Ne esce il racconto di un’umanità varia e composita, il ritratto in miniatura di un’America che obbedisce a se stessa, ragazzi e ragazze alle prese con i propri sogni che nella Marina trovano a volte un rifugio altre volte un trampolino per altre mete e altri sogni. Come Leesa Zilempe Specialista culinaria di seconda classe, la cuoca del capitano, che salva l’autore dai suoi disturbi gastrici e sogna di diventare un giorno cuoca alla Casa Bianca.

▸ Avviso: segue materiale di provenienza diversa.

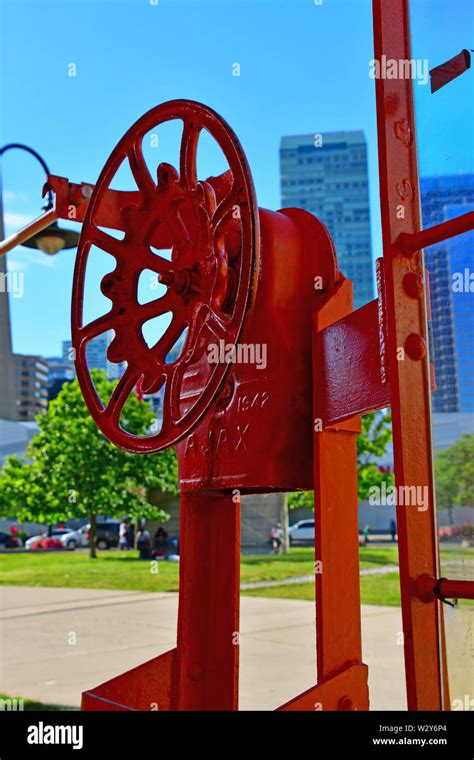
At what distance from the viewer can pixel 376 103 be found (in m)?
1.75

O come la consulente di bordo per i problemi di droga, che spiega come i marinai si inventino sempre nuove droghe da assumere di nascosto, come un sale da bagno, o i gas fognari, “che sniffano per sballare”. E poi i piloti, addestrati per atterrare anche al buio su una pista simile a un francobollo flottante. O la psicologa o il cappellano, abituati a raccogliere e gestire le crisi di giovani che in molti casi hanno a lasciato mogli, mariti e figli dall’altro capo del mondo. Durante il suo soggiorno Dyer fa quello che deve fare ogni scrittore: indaga il mondo, interrogandosi e interrogando su sesso, religione, fanatismo, coraggio, paura, politica, cibo. E in questo confronto con l’eterotopia della portaerei Dyer finisce per essere ingoiato da una realtà che lo tocca nel profondo: “Molto dipende dalla tracotanza e dalla sicurezza dei piloti (...) quelli che atterrano su portaerei grandi quanto un francobollo o una padella. Ma la sicurezza è fondamentale anche nella scrittura. Non te la cavi senza il talento a non te la cavi nemmeno senza la sicurezza (...). Quando parte la sicurezza, partono varie altre cose. Cadi in depressione. Cominci a temere la pagina, le parole, l’inutilità di mettere le seconde sulla prima. Era come un pilota che sta perdere la brocca: il veterano di migliaia di atterraggi bloccati e lacci catapultati - volevo dire lanci - che non ci riesce più”. Ognuno, prima o poi, deve fare i conti con lo spazio separato della sua personalissima nave. O portaerei che sia.